The ripples, it seems, will spread all the same. The Welsh example, as Mr Twigg acknowledges, is impossible to ignore in any discussion of testing policy and the burden it places on schools. Dr Coulson already accepts, for example, that some of the pressure on English schools at KS2 needs to be alleviated, and that official attempts to create a calmer atmosphere have not been wholly successful.

Apart from anything else, he says, teaching to the test appears to be counterproductive, even in the narrow terms of the key stage results themselves. And getting this message over is high on the priority list.

Certainly some sort of change is needed. What emerges may not be the wholesale shake-up in the regime of strategies and tests rumoured by some political commentators, but with KS2 results stagnating, there is no doubt that ministers and quangocrats alike are casting around for solutions.

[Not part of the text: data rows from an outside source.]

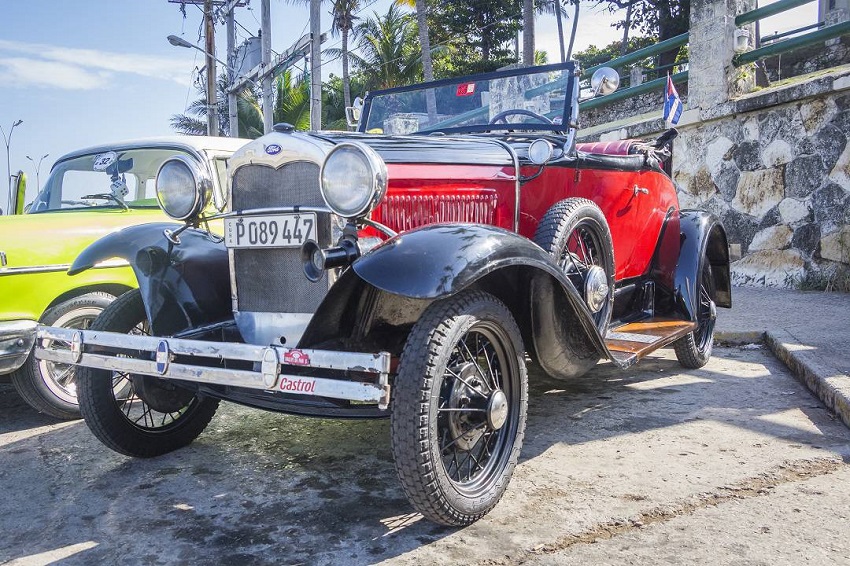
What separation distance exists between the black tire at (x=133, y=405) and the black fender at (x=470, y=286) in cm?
92

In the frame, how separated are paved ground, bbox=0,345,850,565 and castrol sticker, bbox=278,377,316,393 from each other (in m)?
0.50

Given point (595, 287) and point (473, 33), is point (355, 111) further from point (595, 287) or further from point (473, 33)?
point (473, 33)

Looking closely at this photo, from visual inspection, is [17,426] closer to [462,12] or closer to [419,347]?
[419,347]

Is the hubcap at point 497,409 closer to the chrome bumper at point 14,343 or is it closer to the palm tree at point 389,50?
the chrome bumper at point 14,343

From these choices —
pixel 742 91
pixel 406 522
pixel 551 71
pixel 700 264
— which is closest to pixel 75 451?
pixel 406 522


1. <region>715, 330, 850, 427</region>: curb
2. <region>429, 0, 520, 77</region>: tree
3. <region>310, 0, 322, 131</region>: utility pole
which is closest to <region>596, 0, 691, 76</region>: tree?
<region>429, 0, 520, 77</region>: tree

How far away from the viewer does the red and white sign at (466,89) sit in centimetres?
407

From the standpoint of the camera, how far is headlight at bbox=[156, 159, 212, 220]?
120 inches

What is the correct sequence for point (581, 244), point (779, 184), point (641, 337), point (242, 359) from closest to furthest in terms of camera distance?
point (242, 359), point (581, 244), point (641, 337), point (779, 184)

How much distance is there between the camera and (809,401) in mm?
3748

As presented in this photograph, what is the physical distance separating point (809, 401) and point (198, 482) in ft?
10.3

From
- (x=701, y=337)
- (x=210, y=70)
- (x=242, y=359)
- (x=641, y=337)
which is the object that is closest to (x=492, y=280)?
(x=242, y=359)

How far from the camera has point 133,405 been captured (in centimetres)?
333

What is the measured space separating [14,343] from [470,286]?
2.56m
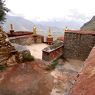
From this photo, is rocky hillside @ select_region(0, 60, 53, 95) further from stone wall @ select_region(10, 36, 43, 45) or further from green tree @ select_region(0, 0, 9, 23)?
green tree @ select_region(0, 0, 9, 23)

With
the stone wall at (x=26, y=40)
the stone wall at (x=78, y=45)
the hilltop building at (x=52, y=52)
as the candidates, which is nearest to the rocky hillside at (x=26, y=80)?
the hilltop building at (x=52, y=52)

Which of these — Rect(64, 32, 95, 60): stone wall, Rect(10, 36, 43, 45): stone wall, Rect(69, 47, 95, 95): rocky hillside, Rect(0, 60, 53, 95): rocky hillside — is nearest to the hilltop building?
Rect(64, 32, 95, 60): stone wall

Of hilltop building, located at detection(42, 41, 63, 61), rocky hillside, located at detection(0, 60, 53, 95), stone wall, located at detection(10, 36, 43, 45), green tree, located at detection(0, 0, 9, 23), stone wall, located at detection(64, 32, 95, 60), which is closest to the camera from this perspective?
rocky hillside, located at detection(0, 60, 53, 95)

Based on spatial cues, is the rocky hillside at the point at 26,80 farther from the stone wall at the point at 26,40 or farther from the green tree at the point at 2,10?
the green tree at the point at 2,10

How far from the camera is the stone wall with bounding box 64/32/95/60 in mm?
11117

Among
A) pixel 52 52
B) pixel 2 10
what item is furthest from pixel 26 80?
pixel 2 10

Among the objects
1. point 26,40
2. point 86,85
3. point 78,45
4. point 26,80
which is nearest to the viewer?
Result: point 86,85

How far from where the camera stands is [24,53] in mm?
10609

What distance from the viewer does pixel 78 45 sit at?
11.5 metres

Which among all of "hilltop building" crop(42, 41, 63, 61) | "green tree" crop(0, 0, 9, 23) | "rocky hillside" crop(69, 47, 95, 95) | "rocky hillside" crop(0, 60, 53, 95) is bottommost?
"rocky hillside" crop(0, 60, 53, 95)

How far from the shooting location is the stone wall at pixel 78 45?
11.1 metres

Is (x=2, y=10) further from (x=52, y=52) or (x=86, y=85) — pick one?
(x=86, y=85)

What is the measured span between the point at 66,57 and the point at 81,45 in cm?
143

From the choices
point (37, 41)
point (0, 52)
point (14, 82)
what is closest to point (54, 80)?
point (14, 82)
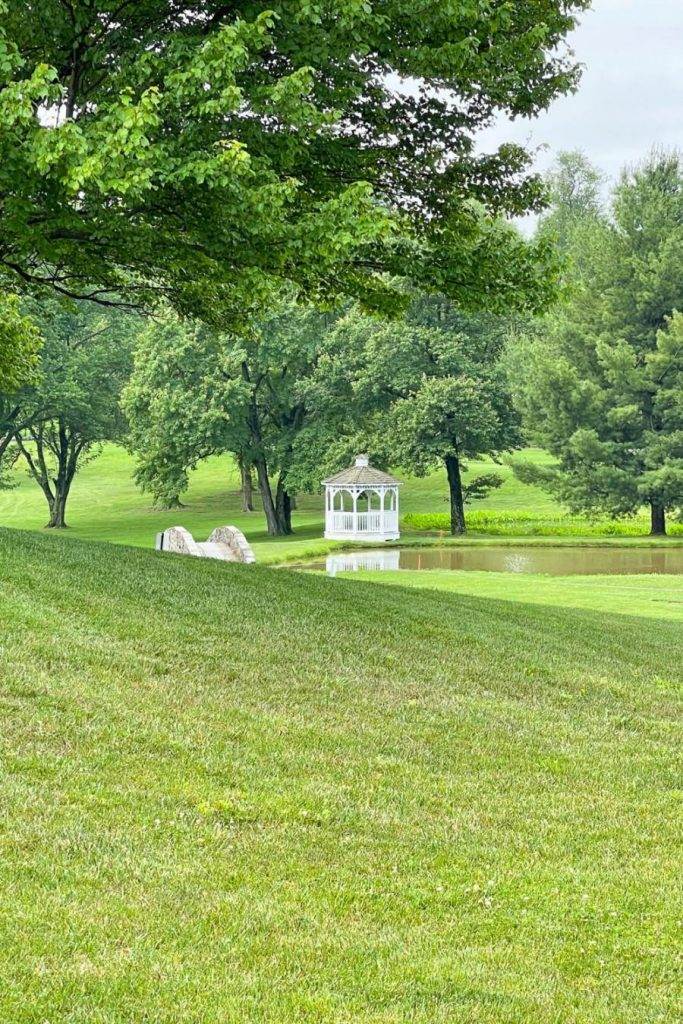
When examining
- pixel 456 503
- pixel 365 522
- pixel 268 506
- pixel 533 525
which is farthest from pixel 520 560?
pixel 268 506

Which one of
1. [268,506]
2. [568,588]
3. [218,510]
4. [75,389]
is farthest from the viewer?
[218,510]

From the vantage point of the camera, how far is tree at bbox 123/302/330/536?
41188 millimetres

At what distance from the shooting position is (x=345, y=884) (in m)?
4.98

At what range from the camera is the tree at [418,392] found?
4091 centimetres

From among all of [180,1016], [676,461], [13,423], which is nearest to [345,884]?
[180,1016]

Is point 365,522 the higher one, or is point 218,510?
point 218,510

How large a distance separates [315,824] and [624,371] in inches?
1456

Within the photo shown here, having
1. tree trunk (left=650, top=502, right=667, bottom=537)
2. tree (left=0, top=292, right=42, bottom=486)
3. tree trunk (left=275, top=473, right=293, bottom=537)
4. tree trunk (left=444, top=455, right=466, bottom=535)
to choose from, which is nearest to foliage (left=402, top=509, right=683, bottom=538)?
tree trunk (left=650, top=502, right=667, bottom=537)

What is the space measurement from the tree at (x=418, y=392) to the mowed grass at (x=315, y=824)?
30.2 metres

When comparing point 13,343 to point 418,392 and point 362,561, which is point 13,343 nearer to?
point 362,561

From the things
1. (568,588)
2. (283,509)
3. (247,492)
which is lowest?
(568,588)

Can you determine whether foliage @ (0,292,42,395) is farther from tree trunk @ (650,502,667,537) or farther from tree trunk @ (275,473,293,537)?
tree trunk @ (650,502,667,537)

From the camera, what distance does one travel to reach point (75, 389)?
4047cm

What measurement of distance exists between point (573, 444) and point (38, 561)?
31.3 meters
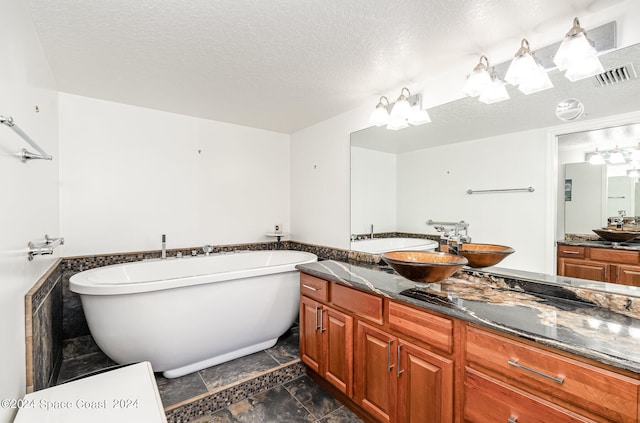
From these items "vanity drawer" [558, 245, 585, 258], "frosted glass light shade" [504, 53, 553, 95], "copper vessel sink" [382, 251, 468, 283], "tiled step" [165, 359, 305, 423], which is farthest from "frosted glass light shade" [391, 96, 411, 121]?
"tiled step" [165, 359, 305, 423]

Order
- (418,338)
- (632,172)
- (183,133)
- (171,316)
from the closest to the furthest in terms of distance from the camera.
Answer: (632,172) → (418,338) → (171,316) → (183,133)

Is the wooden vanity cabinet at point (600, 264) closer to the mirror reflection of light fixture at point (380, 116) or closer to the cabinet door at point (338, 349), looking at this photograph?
the cabinet door at point (338, 349)

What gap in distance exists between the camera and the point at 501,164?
1.77 metres

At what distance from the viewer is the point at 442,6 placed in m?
1.41

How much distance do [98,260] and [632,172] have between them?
12.2ft

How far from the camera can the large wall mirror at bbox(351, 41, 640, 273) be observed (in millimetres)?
1474

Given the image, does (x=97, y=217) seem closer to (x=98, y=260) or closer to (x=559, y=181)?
(x=98, y=260)

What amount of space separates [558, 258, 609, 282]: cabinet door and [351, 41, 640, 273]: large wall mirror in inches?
2.2

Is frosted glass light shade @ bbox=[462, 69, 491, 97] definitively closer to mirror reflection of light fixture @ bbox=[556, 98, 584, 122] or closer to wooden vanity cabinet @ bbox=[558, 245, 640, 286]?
mirror reflection of light fixture @ bbox=[556, 98, 584, 122]

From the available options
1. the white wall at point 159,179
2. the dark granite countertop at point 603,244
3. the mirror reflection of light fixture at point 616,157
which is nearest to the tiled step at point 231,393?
the white wall at point 159,179

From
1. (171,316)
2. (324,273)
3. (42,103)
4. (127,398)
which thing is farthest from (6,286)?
(324,273)

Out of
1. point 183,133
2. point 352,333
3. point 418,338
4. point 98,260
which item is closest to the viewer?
point 418,338

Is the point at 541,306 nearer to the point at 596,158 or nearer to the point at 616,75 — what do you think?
the point at 596,158

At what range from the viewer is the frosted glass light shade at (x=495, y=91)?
1.72m
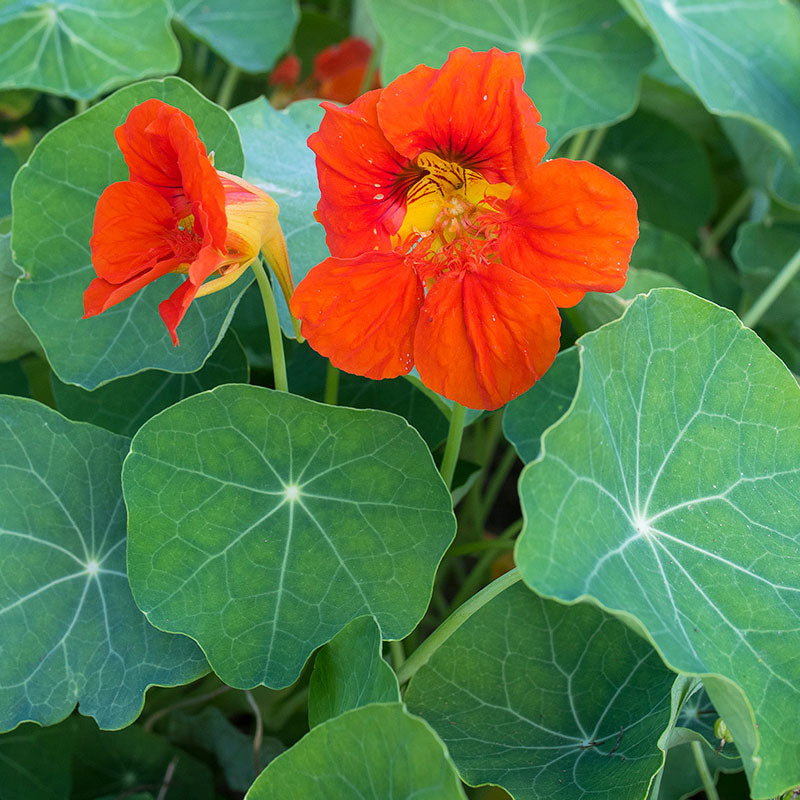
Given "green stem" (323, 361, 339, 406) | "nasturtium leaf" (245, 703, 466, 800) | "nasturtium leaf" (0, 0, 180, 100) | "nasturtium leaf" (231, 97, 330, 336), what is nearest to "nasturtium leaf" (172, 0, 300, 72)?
"nasturtium leaf" (0, 0, 180, 100)

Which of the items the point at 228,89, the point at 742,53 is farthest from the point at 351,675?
the point at 228,89

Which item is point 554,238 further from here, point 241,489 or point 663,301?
point 241,489

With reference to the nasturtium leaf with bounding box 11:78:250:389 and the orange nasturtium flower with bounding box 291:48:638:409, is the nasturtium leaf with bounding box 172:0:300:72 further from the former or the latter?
the orange nasturtium flower with bounding box 291:48:638:409

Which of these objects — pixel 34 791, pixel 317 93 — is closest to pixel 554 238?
pixel 34 791

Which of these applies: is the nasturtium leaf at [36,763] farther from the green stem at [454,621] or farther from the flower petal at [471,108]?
the flower petal at [471,108]

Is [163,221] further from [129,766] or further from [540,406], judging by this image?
[129,766]

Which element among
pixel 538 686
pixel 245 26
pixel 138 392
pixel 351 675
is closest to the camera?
pixel 351 675

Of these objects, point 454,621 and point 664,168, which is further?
point 664,168
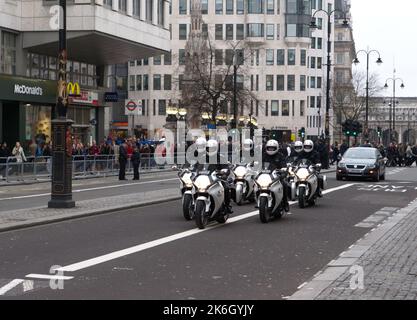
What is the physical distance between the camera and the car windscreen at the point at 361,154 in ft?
103

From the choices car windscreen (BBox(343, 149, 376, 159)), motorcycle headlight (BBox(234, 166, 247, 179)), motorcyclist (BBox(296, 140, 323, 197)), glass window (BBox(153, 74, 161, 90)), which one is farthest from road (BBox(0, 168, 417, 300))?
glass window (BBox(153, 74, 161, 90))

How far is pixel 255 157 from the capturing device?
21984mm

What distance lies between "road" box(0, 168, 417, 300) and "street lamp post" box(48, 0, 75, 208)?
145cm

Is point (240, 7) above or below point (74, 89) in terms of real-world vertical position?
above

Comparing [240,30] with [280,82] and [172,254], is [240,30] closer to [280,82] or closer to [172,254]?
[280,82]

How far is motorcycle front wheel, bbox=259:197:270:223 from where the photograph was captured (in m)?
14.5

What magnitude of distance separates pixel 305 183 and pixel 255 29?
81.4 meters

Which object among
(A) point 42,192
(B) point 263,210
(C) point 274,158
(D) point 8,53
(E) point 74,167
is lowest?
(A) point 42,192

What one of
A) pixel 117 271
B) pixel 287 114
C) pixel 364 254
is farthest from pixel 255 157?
pixel 287 114

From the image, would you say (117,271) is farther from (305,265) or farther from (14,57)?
(14,57)

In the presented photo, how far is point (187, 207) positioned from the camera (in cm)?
1451

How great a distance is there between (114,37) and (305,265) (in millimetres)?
31056

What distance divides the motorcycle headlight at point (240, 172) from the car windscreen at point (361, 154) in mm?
13954

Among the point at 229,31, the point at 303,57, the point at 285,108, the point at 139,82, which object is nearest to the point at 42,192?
the point at 229,31
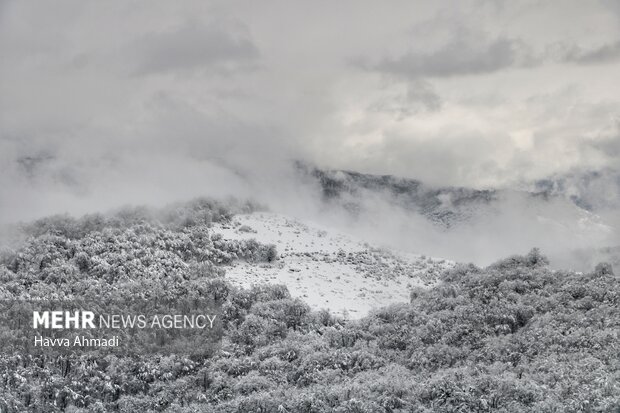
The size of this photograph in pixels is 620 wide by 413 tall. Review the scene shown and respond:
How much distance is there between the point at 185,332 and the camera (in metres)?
128

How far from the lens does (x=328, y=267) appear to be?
6216 inches

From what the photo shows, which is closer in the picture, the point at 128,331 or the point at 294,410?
the point at 294,410

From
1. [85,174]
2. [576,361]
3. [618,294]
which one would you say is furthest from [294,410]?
[85,174]

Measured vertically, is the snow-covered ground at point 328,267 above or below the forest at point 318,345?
above

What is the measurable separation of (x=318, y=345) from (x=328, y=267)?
33932 millimetres

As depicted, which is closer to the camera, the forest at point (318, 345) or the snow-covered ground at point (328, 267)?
the forest at point (318, 345)

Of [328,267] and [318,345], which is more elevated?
[328,267]

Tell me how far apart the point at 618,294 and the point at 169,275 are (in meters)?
75.2

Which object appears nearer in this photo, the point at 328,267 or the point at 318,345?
the point at 318,345

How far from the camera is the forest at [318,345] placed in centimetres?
10288

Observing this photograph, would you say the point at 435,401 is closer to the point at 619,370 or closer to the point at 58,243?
the point at 619,370

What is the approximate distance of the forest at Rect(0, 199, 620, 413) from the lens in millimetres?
102875

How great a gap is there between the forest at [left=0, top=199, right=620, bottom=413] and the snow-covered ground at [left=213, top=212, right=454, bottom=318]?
5087 millimetres

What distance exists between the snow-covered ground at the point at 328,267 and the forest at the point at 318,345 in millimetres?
5087
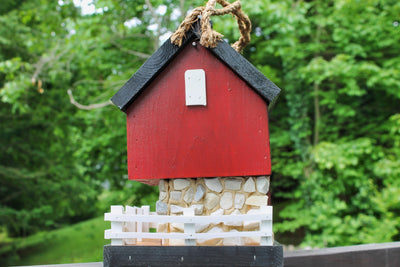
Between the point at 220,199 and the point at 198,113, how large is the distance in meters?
0.42

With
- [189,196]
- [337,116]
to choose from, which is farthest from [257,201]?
[337,116]

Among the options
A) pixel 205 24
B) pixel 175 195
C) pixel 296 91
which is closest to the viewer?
pixel 205 24

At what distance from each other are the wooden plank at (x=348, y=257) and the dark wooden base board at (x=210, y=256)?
325 millimetres

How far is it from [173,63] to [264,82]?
17.6 inches

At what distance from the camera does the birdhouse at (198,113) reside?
167cm

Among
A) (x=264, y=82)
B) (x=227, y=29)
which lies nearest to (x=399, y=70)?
(x=227, y=29)

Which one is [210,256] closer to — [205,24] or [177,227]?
[177,227]

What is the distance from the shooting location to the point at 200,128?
1.69 metres

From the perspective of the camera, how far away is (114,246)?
1579 mm

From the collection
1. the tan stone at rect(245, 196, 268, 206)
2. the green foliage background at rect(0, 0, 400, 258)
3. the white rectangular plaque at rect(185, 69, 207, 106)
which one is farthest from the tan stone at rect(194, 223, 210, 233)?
the green foliage background at rect(0, 0, 400, 258)

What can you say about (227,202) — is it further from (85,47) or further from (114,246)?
(85,47)

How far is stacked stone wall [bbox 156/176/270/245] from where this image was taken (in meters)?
1.68

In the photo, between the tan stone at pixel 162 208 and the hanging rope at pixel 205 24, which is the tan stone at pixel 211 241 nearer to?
the tan stone at pixel 162 208

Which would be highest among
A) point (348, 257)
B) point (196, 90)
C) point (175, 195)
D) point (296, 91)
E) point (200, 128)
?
point (296, 91)
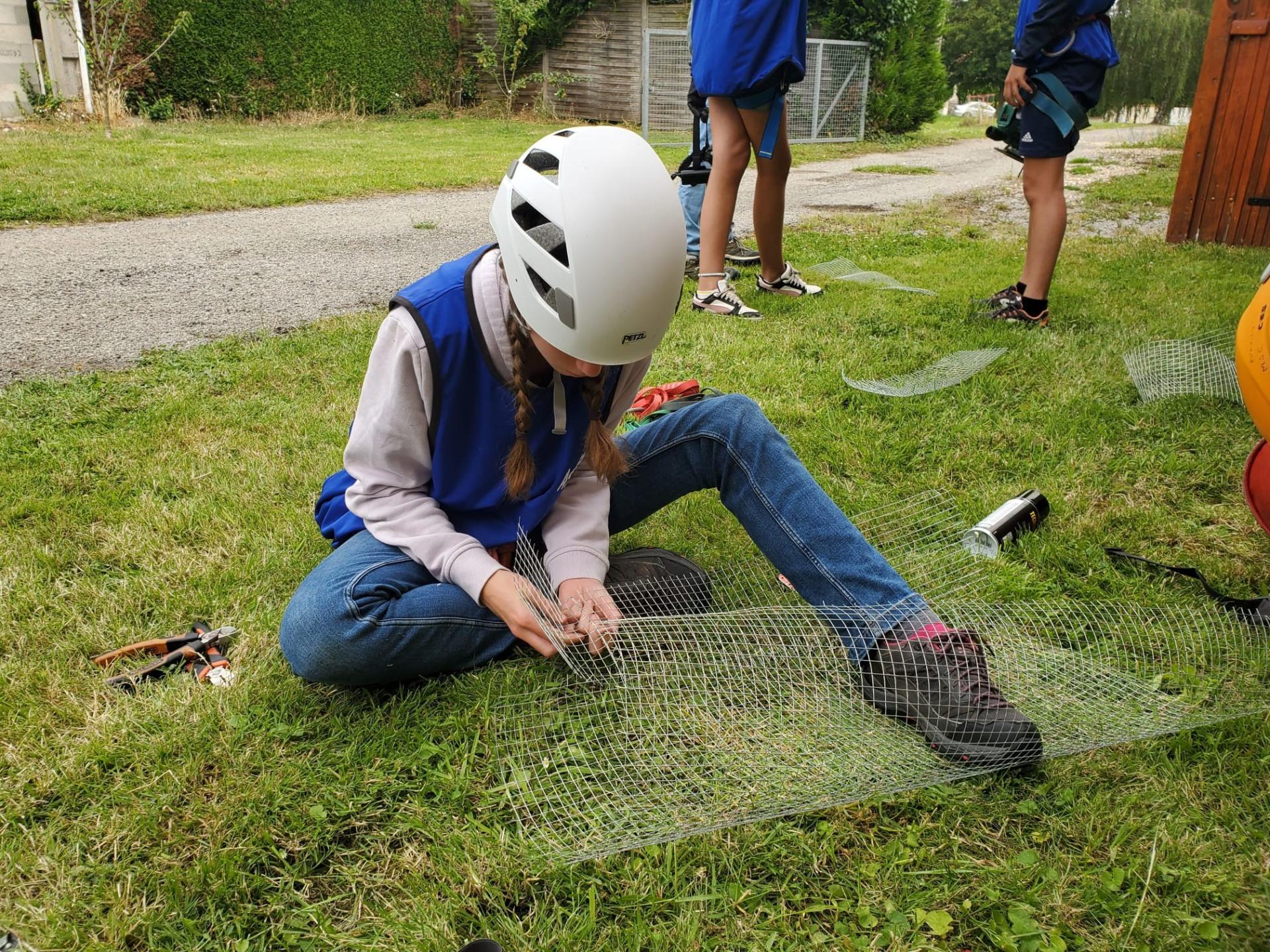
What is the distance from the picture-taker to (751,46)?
4012mm

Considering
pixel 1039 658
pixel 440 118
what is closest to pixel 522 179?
pixel 1039 658

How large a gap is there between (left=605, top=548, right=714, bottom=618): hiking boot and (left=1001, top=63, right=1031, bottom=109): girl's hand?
116 inches

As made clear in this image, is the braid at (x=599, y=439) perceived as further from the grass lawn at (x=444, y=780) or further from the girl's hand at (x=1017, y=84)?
the girl's hand at (x=1017, y=84)

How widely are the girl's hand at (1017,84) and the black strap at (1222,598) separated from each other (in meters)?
2.47

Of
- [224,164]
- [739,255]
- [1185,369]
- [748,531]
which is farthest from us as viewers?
[224,164]

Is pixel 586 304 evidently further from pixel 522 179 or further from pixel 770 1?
pixel 770 1

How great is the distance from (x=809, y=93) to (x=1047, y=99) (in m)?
11.3

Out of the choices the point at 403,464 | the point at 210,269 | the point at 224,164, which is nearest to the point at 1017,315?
the point at 403,464

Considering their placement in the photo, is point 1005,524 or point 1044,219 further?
point 1044,219

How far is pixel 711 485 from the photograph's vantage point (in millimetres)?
2049

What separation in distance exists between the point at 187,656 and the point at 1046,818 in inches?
63.2

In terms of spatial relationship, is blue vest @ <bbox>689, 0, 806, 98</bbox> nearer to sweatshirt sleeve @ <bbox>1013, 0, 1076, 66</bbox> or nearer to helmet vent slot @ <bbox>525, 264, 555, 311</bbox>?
sweatshirt sleeve @ <bbox>1013, 0, 1076, 66</bbox>

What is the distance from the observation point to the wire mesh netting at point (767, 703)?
151cm

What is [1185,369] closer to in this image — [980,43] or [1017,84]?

Peter Tymms, an expert in assessment from Durham University, sees little chance of real progress so long as the assessment regime serves the twin demands of diagnosis and public accountability. They are simply not compatible, he says, because a test simple enough to make accurate comparisons over time says little of any value about individual pupils.

Separating the two objectives certainly appears to be the main goal of Professor Daugherty’s committee. Shifting the tests to the start of the year - which is what happens in France and looks set to happen in Wales - changes the emphasis entirely.

In Professor Tymms’ view, the accountability function - the year on year comparisons - should be handled by an external agency because the current tests are not doing a reliable job. Annual assessments should still be conducted, but results should be for classroom use only.

“In a way, I want what we have at present to be expanded, but with the high stakes pressures removed,” he says.

While there is little sign of this at present, Professor Tymms points out that no one thought the Berlin wall would fall until it collapsed overnight. And the days when kings called Edward could squash Welsh rebellions with even larger chunks of masonry are well and truly over.